Compton Unified teachers protest over contract talks
Sixty-four teachers called in sick on Nov. 4th in an organized protest over contract negotiations.
Sixty-four educators in Compton Unified School District register protest over lack of contract, stagnant negotiations
COMPTON (MNS) — Sixty-four teachers in the Compton Unified School District participated in a “sick-out” protest, Nov. 4, one day following voter approval of a bond measure that will provide $350 million for improvements in the district. Superintendent Darin Brawley expressed dismay at the teachers behavior.
“Our teachers have unfortunately decided to use a day we should be celebrating, to express their feelings about the election by not coming to work. More than forty teachers called in sick this morning — an action that only hurts our students. They cannot afford to lose valuable classroom time,” Brawley said Nov. 4, in a statement.
The Compton Herald sought clarification from Brawley as to the action of CUSD teachers, but, at press time the superintendent had not responded to our request.

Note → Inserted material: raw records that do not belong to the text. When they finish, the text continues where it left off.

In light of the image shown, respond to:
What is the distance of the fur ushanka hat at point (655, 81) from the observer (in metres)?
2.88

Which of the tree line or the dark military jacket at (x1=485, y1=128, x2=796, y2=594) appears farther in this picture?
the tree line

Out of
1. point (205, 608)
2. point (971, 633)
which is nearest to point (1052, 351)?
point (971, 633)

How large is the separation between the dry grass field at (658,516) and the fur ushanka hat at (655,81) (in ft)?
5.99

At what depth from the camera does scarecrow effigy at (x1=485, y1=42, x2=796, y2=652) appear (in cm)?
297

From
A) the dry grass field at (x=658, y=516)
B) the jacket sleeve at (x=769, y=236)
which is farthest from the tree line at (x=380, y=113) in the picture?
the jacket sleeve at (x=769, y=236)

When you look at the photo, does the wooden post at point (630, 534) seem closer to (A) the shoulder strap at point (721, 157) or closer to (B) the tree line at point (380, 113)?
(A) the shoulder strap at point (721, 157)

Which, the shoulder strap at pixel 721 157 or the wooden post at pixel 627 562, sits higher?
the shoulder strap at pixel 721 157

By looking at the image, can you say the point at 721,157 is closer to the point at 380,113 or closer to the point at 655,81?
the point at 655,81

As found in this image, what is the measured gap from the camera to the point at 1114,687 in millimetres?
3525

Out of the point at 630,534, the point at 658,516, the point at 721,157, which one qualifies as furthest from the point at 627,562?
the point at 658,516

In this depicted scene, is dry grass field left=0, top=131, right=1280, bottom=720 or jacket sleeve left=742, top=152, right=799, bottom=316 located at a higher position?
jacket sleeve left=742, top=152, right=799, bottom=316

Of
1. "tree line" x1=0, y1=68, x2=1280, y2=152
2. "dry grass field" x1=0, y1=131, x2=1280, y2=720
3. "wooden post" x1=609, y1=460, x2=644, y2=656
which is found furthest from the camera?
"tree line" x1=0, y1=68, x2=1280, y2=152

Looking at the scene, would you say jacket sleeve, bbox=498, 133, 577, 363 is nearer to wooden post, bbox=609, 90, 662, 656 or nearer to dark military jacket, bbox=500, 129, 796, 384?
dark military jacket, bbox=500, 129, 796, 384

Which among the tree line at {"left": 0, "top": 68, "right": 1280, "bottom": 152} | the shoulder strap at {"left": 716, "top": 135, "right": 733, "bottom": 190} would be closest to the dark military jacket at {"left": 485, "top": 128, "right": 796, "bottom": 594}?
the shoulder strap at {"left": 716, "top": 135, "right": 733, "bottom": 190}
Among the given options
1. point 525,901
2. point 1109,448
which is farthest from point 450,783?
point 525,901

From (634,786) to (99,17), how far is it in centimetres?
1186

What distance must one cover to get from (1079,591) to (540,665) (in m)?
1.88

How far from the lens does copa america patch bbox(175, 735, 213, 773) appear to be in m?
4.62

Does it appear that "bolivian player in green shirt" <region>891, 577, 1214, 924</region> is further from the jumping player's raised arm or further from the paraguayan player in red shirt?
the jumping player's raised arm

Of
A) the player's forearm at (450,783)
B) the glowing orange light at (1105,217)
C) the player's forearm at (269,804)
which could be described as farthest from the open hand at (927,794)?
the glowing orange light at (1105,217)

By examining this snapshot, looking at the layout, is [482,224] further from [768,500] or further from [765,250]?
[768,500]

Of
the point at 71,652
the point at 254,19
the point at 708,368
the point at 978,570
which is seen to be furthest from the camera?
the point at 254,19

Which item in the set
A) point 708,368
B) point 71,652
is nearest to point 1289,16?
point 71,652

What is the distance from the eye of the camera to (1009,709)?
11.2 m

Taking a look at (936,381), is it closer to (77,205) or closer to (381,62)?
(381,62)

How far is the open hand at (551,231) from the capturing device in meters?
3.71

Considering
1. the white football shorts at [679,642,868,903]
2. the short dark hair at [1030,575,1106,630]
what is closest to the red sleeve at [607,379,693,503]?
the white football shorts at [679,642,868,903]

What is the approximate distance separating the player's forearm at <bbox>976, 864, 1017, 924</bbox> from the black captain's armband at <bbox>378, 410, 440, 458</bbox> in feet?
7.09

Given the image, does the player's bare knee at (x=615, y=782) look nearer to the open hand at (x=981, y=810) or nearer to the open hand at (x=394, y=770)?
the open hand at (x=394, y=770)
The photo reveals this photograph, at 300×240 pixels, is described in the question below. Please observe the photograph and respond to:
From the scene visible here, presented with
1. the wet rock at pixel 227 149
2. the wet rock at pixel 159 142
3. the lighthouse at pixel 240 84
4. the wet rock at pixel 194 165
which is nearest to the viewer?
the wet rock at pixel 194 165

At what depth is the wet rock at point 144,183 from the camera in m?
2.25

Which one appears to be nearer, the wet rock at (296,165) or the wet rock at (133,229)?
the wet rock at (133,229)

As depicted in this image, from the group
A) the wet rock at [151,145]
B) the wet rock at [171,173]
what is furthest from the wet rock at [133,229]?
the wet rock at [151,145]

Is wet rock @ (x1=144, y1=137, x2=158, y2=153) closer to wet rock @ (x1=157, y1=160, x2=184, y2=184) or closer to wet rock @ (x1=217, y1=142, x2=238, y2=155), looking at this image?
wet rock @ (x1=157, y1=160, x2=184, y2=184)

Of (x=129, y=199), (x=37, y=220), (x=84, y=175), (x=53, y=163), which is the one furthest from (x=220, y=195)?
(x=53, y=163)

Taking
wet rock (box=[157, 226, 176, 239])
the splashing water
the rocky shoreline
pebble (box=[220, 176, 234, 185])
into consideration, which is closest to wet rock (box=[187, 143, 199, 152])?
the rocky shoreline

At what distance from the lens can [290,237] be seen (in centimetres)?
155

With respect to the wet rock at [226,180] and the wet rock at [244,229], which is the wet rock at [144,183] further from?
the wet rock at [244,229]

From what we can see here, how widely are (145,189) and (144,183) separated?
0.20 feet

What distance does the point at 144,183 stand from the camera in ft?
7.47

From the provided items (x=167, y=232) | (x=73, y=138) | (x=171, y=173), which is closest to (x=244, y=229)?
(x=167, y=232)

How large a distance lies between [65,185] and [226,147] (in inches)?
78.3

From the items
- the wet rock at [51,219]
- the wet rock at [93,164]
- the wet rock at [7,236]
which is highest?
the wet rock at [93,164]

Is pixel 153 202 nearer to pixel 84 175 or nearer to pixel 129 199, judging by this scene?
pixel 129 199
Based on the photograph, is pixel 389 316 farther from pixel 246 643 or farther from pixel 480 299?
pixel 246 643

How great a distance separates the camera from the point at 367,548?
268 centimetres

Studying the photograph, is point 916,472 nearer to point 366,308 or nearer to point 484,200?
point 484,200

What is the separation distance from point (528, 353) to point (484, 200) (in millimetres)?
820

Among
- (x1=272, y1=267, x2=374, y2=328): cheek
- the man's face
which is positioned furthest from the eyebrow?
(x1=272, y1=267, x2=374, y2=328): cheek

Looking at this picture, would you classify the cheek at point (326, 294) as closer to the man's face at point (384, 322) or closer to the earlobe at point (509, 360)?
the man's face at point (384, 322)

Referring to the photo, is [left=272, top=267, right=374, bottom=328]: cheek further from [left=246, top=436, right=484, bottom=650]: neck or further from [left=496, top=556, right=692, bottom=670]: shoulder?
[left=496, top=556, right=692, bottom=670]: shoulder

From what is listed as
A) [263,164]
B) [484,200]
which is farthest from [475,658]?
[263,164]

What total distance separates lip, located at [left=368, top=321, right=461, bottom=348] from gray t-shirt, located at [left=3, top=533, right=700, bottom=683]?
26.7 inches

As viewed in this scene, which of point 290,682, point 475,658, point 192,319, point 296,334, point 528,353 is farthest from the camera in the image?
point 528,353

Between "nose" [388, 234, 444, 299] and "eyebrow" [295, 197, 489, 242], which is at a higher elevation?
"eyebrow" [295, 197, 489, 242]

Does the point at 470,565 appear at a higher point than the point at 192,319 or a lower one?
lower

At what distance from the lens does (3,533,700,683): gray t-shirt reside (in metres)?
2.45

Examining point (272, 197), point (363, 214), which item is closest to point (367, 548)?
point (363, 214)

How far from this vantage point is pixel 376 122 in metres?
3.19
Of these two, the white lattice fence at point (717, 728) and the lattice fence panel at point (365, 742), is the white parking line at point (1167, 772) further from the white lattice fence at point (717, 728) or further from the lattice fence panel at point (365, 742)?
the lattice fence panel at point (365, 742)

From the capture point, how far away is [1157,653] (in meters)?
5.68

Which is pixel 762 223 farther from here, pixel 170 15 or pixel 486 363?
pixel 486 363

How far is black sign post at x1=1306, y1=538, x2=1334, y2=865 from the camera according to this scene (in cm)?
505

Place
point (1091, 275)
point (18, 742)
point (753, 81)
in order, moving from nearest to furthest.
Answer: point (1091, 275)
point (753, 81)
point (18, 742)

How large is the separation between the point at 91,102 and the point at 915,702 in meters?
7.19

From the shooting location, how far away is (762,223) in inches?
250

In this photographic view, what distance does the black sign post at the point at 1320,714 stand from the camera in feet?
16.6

The Herald did receive a response on the massive protest from a teacher who requested anonymity. While infrastructure upgrades and enhancements to CUSD schools is one side of the issue, according to Sally Waggoner (not her real name), contractual concerns of teachers lay at the heart of the issue.
“We still don’t have a contract,” Waggoner said, even though the California Teachers Association (CTA), the union representing CUSD has been in negotiations since Spring Break of the 2014-15 school year. “They can’t seem to come to an agreement in negotiations. They’re negotiating health care benefits for us, which are outrageous — way too expensive.
“And even though we received a [salary increase], our insurance is going up, which will negate the raise,” she said, adding that class size in kindergarten through third grade is also a major issue, noting that the district received funding to ameliorate class size problems, but failed to do so.
Waggoner expressed frustration with a school district she described as “dysfunctional” administratively, a sentiment shared by the majority of teachers in the district, evident by the protest which Waggoner said had nothing to do with the CTA.
Brawley’s statement conveyed a sense of obliviousness to the sick-out, but Waggoner expressed otherwise. “It was no coincidence that sixty-four teachers called in sick. This was teacher-initiated. [We] organized this.”